*TEXT TO READ:*
....
Metadata on the Web

Why use Metadata

Web technologies are rapidly becoming a key method of building business applications. HTML and HTTP are being used to transfer critical data from business to business. However, HTML is unstructured data, and requires considerable processing to transfer into databases. Tags only describe how data is to be displayed, not what the data is.

Whilst a new generation of database query tools allow common database connection protocols to interrogate HTML pages, dealing with the information is a complex problem - similar to working with raw text. HTML is a descendent (in fact, more specifically a DTD- Document Type Data) of the SGML international standard mark-up language, which allows users to create structured documents that contain metadata: information about information. Using metadata it is possible to take a structured text document, parse it, and deliver the content to a database or to an application. SGML isn’t a new technology, and it has formed the basis of many bibliographic systems.
....
*LISTING:*
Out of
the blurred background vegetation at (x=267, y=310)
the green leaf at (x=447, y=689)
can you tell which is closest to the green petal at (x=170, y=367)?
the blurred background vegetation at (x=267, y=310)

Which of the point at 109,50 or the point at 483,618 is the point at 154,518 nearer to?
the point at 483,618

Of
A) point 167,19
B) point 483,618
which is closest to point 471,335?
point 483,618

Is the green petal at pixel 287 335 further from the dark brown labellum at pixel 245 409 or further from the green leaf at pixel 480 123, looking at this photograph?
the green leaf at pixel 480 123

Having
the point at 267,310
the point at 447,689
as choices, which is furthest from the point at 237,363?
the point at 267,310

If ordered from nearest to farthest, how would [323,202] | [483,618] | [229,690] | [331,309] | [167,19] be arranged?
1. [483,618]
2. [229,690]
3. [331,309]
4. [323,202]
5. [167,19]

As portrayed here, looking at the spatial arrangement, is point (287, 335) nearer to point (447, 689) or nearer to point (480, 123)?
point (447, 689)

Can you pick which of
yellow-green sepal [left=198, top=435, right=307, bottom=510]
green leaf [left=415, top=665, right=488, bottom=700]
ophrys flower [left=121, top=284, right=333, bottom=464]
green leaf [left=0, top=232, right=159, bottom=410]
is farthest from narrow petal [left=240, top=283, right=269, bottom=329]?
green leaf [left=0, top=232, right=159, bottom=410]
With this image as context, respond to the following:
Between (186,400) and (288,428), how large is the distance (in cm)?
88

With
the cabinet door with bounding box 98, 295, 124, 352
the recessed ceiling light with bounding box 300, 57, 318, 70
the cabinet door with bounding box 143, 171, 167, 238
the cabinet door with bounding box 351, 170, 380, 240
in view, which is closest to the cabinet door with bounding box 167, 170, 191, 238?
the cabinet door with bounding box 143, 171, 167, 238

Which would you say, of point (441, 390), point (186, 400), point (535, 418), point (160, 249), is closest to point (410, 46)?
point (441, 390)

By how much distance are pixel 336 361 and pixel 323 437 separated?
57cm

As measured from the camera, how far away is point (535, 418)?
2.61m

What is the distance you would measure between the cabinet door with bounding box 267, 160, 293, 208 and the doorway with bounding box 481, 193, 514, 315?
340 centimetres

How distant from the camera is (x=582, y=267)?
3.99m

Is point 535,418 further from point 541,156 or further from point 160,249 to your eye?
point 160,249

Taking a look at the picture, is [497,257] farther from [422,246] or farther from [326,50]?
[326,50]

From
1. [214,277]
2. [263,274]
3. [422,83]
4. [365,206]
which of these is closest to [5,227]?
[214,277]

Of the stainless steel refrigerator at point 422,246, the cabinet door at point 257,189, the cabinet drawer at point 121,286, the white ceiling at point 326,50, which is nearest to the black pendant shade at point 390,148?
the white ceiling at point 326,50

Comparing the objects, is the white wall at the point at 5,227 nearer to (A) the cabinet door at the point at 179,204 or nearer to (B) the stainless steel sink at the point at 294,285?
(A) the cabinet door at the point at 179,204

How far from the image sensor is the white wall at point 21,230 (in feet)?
....
*TASK SET:*
a. Using the text on web metadata, decide whether each statement agrees with it. Answer yes or no for each and quote the deciding words. (i) HTML tags describe what the data is. (ii) SGML is a new technology. (iii) SGML has been the basis of many bibliographic systems.
b. According to the text on web metadata, dealing with the information in HTML pages is similar to what?
c. List every abbreviation that appears in the text on web metadata.
The rows above come from a separate source.

*EXPECTED OUTPUTS:*
a.
(i) No: "Tags only describe how data is to be displayed, not what the data is."
(ii) No: "SGML isn’t a new technology"
(iii) Yes: "it has formed the basis of many bibliographic systems."

b. Working with raw text.

c. HTML, HTTP, DTD, SGML